- [Dataset excerpts]
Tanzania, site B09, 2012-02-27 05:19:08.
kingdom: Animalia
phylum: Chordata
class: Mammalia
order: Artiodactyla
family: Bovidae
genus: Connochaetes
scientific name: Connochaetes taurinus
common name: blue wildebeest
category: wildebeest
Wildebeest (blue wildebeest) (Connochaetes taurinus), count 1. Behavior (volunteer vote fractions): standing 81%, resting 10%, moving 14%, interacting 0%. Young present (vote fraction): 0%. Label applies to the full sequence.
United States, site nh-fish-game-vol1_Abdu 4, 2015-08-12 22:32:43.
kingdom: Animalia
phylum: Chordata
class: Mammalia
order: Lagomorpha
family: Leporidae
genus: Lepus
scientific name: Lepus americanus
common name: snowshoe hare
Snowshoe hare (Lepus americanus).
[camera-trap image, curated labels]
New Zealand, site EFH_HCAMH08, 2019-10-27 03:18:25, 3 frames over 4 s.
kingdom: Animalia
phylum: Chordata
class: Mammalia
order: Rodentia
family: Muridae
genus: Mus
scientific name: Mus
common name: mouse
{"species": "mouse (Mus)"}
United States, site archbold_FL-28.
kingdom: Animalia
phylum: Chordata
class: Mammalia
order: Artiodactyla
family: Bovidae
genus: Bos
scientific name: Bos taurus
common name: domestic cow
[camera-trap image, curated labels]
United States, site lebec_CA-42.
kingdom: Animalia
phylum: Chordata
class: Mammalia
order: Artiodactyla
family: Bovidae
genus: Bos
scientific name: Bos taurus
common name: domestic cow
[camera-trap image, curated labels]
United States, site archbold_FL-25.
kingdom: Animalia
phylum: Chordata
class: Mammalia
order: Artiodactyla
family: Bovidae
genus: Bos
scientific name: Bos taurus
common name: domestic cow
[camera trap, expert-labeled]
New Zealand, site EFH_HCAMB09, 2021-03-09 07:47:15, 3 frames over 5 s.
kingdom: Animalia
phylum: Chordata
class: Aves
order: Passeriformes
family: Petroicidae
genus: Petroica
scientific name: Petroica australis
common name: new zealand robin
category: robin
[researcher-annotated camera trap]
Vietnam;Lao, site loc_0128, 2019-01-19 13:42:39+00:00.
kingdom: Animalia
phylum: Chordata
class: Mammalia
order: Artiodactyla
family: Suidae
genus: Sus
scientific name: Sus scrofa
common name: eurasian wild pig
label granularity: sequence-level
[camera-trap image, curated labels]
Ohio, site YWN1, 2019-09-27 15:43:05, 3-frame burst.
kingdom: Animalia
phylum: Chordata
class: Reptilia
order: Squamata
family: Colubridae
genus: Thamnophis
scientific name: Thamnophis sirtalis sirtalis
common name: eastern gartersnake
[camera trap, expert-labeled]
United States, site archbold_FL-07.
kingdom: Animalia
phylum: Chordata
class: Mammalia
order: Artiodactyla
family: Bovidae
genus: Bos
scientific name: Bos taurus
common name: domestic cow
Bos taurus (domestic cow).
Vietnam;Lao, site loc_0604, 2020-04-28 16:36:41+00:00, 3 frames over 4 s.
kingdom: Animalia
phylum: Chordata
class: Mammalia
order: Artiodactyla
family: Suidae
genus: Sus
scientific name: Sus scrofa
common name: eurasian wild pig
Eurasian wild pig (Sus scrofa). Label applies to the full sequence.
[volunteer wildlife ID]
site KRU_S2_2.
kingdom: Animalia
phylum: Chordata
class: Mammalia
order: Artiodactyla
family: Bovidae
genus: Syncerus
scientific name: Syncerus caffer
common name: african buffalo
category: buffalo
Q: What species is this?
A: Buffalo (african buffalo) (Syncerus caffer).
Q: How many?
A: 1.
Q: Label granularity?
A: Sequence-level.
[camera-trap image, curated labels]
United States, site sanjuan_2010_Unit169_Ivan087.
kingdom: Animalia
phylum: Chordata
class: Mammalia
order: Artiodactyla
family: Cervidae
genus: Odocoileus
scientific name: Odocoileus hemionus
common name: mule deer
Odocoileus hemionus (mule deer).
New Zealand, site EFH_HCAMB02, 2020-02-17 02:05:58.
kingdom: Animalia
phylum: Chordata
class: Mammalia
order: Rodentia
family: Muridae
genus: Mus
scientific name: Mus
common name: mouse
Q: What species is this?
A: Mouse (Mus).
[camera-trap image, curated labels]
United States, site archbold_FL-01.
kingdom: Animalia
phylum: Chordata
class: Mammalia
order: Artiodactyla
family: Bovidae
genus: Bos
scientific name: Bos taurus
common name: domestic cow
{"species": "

- [Work item] Output only the lines from the top of the entries through the one holding "common name: blue wildebeest", copied exactly.

- [Response to the task]
Tanzania, site B09, 2012-02-27 05:19:08.
kingdom: Animalia
phylum: Chordata
class: Mammalia
order: Artiodactyla
family: Bovidae
genus: Connochaetes
scientific name: Connochaetes taurinus
common name: blue wildebeest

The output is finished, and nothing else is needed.